* **EXCERPTED TEXT**:
-----
Except in a highly symbolic sense, Mary had no role
in the Cathar teachings. Some held that she was, as a virgin, a symbol for the
Church in its most abstract form. One sidelight held that Mary was a vehicle
through which an eon passed on its way to earth; and a variance allowed Christ
to have passed through her, but through her ear, not through the usual birth
route.
The Inquisition accused the Cathars of being
pantheists. In a spiritual sense, something of God may be said to be present in
anythings. Conversely, nothing material could house God, as in the Cathar
rejection of Holy Communion, because God was the antithesis of materialist
diversity and multiplicity. The Cathars generally responded to questions about
God's presence in Church or in Communion by saying that God was no more present
there than anywhere else. Some Cathars evidently believed that God, being
all-powerful, could enter matter, or take on the appearance of matter, at will,
to deceive the Devil and rescue the Men of Light from their material prison.
-----
* **DATASET EXCERPT**:
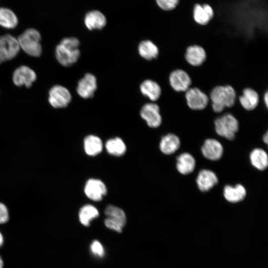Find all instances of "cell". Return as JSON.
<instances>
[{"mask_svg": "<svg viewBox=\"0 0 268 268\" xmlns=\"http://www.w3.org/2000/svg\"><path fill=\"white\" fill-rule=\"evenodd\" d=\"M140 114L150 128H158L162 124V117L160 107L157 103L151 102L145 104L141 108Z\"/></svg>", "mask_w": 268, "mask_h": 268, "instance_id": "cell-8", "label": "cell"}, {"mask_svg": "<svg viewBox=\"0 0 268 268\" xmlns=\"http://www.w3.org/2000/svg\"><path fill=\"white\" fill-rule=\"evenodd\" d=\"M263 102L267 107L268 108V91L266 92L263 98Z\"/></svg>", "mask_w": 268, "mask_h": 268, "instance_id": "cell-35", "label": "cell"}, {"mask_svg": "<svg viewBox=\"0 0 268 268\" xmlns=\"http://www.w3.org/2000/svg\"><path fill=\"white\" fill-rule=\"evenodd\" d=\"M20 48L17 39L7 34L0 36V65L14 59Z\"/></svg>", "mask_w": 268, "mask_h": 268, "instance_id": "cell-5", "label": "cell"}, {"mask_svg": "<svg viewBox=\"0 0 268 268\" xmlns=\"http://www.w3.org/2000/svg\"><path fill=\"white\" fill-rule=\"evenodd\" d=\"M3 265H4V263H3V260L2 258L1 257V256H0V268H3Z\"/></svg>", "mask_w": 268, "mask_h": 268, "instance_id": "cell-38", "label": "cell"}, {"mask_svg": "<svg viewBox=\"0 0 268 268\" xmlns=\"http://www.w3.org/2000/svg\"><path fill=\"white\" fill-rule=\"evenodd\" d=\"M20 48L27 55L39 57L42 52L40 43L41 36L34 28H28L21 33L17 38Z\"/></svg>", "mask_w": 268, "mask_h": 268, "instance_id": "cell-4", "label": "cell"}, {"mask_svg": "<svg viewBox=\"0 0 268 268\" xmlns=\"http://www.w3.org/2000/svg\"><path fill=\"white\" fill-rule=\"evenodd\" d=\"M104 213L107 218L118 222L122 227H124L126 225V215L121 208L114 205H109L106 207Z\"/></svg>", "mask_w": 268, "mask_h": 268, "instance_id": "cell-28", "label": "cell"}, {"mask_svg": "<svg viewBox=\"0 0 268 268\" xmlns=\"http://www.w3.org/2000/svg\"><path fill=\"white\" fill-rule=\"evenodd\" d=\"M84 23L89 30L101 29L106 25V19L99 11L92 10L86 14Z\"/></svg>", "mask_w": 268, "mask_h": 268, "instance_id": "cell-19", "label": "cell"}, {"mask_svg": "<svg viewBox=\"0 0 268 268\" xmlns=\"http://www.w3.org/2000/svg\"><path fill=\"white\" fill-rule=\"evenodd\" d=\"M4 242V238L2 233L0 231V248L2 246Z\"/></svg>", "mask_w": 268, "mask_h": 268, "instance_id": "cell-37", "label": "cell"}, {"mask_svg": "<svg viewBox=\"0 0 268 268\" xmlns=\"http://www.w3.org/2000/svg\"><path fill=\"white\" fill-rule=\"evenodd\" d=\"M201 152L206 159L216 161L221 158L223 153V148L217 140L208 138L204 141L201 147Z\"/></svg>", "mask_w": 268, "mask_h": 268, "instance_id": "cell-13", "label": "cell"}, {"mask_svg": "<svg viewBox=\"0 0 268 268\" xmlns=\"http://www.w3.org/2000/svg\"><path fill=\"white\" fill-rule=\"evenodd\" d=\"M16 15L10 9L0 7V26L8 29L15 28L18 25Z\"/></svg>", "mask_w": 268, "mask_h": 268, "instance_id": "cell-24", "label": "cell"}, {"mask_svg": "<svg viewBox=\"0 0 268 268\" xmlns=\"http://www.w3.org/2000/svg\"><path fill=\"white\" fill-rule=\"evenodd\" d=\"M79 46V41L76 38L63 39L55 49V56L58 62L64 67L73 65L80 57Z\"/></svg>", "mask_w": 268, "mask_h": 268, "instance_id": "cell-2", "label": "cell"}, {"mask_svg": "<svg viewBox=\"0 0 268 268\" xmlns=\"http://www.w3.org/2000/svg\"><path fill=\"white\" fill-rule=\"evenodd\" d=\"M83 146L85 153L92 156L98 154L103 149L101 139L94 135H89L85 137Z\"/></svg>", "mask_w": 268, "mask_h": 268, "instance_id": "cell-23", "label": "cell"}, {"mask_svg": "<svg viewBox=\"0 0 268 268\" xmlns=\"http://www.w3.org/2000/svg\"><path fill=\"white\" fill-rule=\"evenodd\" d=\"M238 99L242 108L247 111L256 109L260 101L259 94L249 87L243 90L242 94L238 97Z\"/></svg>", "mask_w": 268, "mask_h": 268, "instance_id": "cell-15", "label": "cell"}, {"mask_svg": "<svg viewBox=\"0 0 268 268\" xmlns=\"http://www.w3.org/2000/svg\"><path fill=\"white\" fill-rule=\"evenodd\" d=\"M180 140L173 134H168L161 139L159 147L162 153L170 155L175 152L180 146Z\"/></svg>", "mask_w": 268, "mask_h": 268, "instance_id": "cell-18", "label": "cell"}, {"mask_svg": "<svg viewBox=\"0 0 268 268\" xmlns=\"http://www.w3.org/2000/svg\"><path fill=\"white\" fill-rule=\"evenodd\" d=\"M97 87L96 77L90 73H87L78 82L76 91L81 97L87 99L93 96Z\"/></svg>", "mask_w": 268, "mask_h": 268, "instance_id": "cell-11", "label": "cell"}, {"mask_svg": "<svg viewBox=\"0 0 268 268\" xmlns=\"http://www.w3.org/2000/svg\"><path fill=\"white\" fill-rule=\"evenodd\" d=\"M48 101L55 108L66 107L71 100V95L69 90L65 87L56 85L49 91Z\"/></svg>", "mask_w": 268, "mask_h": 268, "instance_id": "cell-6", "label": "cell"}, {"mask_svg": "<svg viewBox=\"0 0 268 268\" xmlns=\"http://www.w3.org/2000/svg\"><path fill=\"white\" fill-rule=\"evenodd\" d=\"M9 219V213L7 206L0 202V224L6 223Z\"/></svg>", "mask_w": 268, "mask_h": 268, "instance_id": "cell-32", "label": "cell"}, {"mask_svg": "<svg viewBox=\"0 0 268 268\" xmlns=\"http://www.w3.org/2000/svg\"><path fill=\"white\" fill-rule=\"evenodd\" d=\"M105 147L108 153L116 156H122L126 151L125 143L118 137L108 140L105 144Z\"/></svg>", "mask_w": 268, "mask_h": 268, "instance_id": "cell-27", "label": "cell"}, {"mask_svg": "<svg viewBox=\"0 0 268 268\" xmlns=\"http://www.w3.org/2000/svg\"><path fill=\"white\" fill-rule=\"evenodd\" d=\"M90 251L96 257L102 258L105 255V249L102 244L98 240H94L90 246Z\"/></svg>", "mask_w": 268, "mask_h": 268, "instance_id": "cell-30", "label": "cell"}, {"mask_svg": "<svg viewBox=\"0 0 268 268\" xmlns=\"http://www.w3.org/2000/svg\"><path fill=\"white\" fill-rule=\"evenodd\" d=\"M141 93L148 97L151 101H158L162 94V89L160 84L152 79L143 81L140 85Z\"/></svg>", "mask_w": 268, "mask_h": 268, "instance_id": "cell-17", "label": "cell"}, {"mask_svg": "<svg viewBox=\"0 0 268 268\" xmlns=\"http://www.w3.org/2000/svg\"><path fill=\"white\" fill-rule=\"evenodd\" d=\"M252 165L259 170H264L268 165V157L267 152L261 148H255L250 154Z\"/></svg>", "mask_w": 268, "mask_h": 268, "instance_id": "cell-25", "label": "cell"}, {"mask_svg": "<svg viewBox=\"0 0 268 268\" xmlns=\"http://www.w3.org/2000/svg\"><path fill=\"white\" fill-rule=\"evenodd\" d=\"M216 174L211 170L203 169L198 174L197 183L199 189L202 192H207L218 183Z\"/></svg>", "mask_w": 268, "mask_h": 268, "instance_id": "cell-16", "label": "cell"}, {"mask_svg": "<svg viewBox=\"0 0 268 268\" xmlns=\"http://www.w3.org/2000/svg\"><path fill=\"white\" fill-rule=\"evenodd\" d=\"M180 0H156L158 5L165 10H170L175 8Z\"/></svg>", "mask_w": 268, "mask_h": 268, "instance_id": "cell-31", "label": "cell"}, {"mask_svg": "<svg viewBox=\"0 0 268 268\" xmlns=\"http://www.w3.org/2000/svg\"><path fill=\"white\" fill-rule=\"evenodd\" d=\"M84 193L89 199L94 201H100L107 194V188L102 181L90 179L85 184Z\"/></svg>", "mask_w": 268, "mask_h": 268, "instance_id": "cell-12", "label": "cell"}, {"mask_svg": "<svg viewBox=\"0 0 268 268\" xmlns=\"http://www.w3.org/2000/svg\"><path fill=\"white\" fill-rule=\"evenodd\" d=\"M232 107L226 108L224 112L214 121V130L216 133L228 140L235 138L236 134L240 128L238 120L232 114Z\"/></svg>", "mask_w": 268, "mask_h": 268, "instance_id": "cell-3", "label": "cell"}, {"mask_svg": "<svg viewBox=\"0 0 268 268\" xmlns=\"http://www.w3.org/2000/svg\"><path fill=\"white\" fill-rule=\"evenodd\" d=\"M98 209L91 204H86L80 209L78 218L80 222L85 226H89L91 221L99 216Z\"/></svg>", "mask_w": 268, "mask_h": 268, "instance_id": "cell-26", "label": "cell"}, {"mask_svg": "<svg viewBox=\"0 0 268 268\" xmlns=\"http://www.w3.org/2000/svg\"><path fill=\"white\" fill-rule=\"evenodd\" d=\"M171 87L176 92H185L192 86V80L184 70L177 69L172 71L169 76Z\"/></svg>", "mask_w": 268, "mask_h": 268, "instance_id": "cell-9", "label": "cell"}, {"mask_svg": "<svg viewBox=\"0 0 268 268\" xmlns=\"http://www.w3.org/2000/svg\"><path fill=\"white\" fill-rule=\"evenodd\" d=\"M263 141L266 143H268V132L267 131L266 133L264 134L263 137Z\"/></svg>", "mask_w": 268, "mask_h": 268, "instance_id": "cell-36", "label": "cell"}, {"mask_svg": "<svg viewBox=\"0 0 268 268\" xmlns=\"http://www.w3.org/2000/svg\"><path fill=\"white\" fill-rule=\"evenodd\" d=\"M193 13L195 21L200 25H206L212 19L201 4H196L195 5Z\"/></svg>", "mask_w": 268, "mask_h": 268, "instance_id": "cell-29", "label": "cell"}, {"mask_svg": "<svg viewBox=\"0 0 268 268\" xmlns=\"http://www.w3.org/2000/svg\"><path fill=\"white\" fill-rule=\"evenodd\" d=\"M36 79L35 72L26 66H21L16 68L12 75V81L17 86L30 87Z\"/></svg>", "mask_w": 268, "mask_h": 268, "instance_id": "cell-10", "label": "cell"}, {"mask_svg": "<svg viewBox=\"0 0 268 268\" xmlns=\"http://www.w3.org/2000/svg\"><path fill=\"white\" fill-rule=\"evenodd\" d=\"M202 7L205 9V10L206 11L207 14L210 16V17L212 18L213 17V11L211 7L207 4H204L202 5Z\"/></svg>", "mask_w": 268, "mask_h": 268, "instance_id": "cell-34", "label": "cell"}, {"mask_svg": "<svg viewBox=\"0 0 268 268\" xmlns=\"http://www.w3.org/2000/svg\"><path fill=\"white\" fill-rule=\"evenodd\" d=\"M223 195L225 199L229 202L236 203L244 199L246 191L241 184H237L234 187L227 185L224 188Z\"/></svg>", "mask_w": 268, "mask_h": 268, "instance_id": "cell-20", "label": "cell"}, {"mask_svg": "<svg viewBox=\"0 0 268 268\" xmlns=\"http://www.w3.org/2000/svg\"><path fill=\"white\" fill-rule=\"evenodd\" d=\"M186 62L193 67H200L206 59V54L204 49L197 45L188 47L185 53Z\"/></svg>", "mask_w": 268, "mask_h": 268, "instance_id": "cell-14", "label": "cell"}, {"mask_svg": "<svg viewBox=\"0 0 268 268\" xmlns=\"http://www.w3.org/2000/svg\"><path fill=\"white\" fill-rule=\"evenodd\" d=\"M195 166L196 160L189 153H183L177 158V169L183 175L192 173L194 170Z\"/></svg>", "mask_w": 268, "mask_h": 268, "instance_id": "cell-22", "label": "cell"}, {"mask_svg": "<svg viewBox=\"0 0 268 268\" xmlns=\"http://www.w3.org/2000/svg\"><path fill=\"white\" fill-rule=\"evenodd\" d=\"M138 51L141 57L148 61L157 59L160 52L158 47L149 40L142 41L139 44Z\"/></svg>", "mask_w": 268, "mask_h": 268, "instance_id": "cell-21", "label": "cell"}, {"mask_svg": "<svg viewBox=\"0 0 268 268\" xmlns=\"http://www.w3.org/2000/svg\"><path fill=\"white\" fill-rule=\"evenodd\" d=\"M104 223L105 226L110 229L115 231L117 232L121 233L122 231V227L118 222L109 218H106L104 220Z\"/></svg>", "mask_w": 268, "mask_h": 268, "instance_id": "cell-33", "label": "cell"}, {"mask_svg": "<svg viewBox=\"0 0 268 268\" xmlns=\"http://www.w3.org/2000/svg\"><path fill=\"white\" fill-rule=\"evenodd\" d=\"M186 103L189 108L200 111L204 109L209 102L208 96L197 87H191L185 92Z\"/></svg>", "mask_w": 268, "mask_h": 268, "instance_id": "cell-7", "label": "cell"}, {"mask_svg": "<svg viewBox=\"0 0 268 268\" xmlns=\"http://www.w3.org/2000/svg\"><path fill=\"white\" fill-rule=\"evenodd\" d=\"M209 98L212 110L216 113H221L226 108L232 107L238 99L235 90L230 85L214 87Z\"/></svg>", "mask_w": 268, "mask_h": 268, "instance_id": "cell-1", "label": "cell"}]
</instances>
-----
* **GOALS**:
• a. Quote the passage on Cathar teachings between "The Inquisition accused" and "their material prison.", inclusive.
• b. Continue the passage on Cathar teachings, starting after its final sentence.

* **ANSWERS FOR THIS EXERCISE**:
• a.
The Inquisition accused the Cathars of being
pantheists. In a spiritual sense, something of God may be said to be present in
anythings. Conversely, nothing material could house God, as in the Cathar
rejection of Holy Communion, because God was the antithesis of materialist
diversity and multiplicity. The Cathars generally responded to questions about
God's presence in Church or in Communion by saying that God was no more present
there than anywhere else. Some Cathars evidently believed that God, being
all-powerful, could enter matter, or take on the appearance of matter, at will,
to deceive the Devil and rescue the Men of Light from their material prison.

• b.
Thus, at any given time, God may be present in any apparently material thing, or
appear to all, Satan included, as a material thing.
The list of figures inverted in their moral standing
is both long and intriguing. Jehovah, as we have seen, was as the Jewish God
both evil and a false god, a form of Satan (or Satan incarnate). Abraham and
Moses were said to have been inspired by the Devil. John the Baptist was evil
because he baptised in water (i.e., a material thing) instead of baptising in
the spirit. The various characters who destroyed, or who had a hand in ,
destroying, others-as in the robbery of the Caananites to obtain the "land of milk and honey"-were
condemned.
Rosenberg and Gnosticism
The Cathars served as a highly convenient take-off
point for Alfred Rosenberg's attack on both the Catholic Church and on Judaism.
It is impossible to show his intellectual development, to say whether his
disdain for these two powerful institutions flowed from a general dislike of
them, or from his analysis of their doctrine or their history. However, there
are many references throughout the Myth of the 20th Century to both
groups as the corrupters of Christianity and of God's true message, and to these
organizations as the persecutors of the Cathars.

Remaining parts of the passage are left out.